During January and February S1 Artspace will host three programmes of artist film and video featuring work from the UK, Denmark, Germany, Estonia, Serbia and Montenegro, Australia and Peru, combining video formats with screenings in 16mm and Super 8. S1 / salon is curated around material selected from an open call with the intention of creating a platform for presenting artist film and video without prescribed themes or categories. Each salon features films selected by an artist working in the moving image.

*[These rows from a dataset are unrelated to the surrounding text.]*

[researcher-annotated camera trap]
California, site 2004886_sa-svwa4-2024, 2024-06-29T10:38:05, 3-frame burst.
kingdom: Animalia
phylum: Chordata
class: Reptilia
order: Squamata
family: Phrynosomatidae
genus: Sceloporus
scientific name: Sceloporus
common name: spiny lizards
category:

This is the second season of S1 / salon. A national tour of tonight we are golden, a programme featuring fourteen films from the first season will be launched in February.

 
Jason Pidd (London)
Darkroom, 2003
10’ 29”
A split-screen treatment of unedited multi-cam television footage from the television show Masterchef. Unexpected and occasionally absurd relationships appear to surface in the jury as Alistair Little, Loyd Grossman and Anneka Rice discuss soufflé...
Stuart Gurden ( Glasgow )
eye-may-mah, 2003
9’ 15”
An apocryphal tale about Brian Wilson’s 1970’s visit to Iceland. A journey to an extinct volcano reputed to contain traces of Wilson’s visit is interlaced with scientific research into the workings of LSD on the human mind and an account of Wilson’s brief meeting with the Maharishi Yogi who gave him the mantra “eye-may-mah”.
Kevin Heavey (London)
Cloud R, 2003
3’ 56”
A series of candy-coloured explosions erupt leaving an industrial skyline intact. Aircraft and birds leave a trail of confetti animation in their path. Charlton Heston narrates an audio-guide to Friedrich Nietzsche as soft rock muzak plays out.
Steven Ball (London)
Sevenths Synthesis, 2001
6’ 20”
Animated abstracted synthetic sound-to-image/image-to-sound digital materialist parsing experiments collide with trad pagan Beltane folk dance remixed Seven Step Polka in fragmentary, fractured and fast digital scratch mix. A hybrid of materialist and spatial exploration.
Morten Larsen (Aarhus)
Foxie Cutting Birthday Cake, 2003
17’
Real-time footage, internet images, animation and Amiga software with 8-bit sound are collaged and strung together in five scenes with an astral web of yarn.
Francis Gomila (Newcastle Upon Tyne)
Animal Stories, 2004
14’ 20"
Schreiner has clipped numerals from footage of taxi meters, buses, hotel doors, sports shirts, telephones and dialogue to compile a countdown in film.

Part 2
selected by Duncan Campbell

Duncan Campbell was born in Dublin and studied Fine Art in Dublin, Belfast and Glasgow where he is currently based. His thirty-minute film Falls Burns Malone Fiddles was exhibited at Transmission Gallery in Glasgow before being selected for Manifesta 5 in San Sebastian last year. Falls Burns Malone Fiddles was also presented in Sheffield for the first season of S1 / salon in revolution is not what it used to be and is touring with the Sparwasser HQ exhibition Old Habits Die Hard. Campbell is currently working on a new piece for a solo exhibition at Lawrence ‘O Hana Gallery later this year. He is represented by Galerie Luis Campana, Cologne. For weird science Campbell has selected Hollis Frampton’s 1971 16mm film Nostalgia.

Hollis Frampton
Nostalgia
, 1971
36’
Distributed by Lux

Frampton is recognised as one of the leading figures of the New American Cinema, a contemporary of Michael Snow, Paul Sharits and George Landow. This film, made in 1971 and itself part of a larger work called Hapax Legomena relates to a period between 1958 and 1966- before Frampton was known as a film-maker and was working mainly in still photography. Twelve photographs are presented as 'documents' of that period. A number are of friends in the New York art world, others are images that were of aesthetic interest. The tone throughout is dry and ironic. Each photograph is presented to the camera and a voice, speaking in the first person, describes the content of the image, the personal circumstances that surround it and the memories it evokes. After a minute or so when the commentary has ceased, each photograph gradually curls up and burns, transformed into black ash by the hotplate on which each in turn is placed. The structure of the film is complicated by the fact that the commentary for each image is 'out of synch': each commentary fits the photograph to follow, not the one before our eyes. The spectator himself is thus caught up in the process of memory and prediction that are the subject of the film.